The whole fight, from start to finish, took about five seconds. Hiawatha discovered he was still aiming at the dead goons and let his shaking arms relax by degrees.
"Fuuuuuuuuuck." he hissed.
Which is when an enormous naked freak, bleeding from a hole in his chest, tore through the remains of the door with a meat cleaver in one hand and a limp sex-doll in the other, screaming for revenge upon the murderer of his wife.
The stranger had his back to the colossus. Taken by surprise. Unprepared.
Even he couldn't move that fast.
Hiawatha blew two new holes through the fat man's ribs, smiled a secret smile, and melted away into the shadows of the parking lot before the stranger even knew what had happened.
He wondered if he should go over.
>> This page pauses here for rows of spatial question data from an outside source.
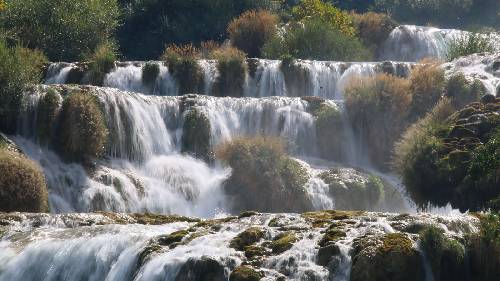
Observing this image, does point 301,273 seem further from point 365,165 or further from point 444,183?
point 365,165

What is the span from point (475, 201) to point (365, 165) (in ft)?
30.9

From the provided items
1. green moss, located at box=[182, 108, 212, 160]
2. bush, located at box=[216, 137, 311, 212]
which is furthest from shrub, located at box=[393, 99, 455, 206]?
green moss, located at box=[182, 108, 212, 160]

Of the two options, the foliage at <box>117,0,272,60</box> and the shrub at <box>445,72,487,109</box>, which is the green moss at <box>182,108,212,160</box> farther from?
the foliage at <box>117,0,272,60</box>

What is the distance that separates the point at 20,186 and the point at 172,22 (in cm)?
2909

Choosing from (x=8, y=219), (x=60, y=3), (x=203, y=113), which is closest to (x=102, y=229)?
(x=8, y=219)

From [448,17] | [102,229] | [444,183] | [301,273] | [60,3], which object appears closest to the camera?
[301,273]

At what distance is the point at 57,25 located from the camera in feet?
127

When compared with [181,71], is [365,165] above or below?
below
Tell the poor guy who he was.
What he was doing here.
What he wanted with him.
"Not time yet." The sky told him. The needle sang in his back pocket. "Not time yet."
Hiawatha followed the stranger at a discreet distance. He seemed to be in a hurry; vaulting into the thugs' AV and tearing off into the east. Hiawatha stayed out of his sight, letting the signs and portents – the roiling purple fire – guide the throb of the Harley's progress; grumbling internally about relying on hippy bullshit to guide him.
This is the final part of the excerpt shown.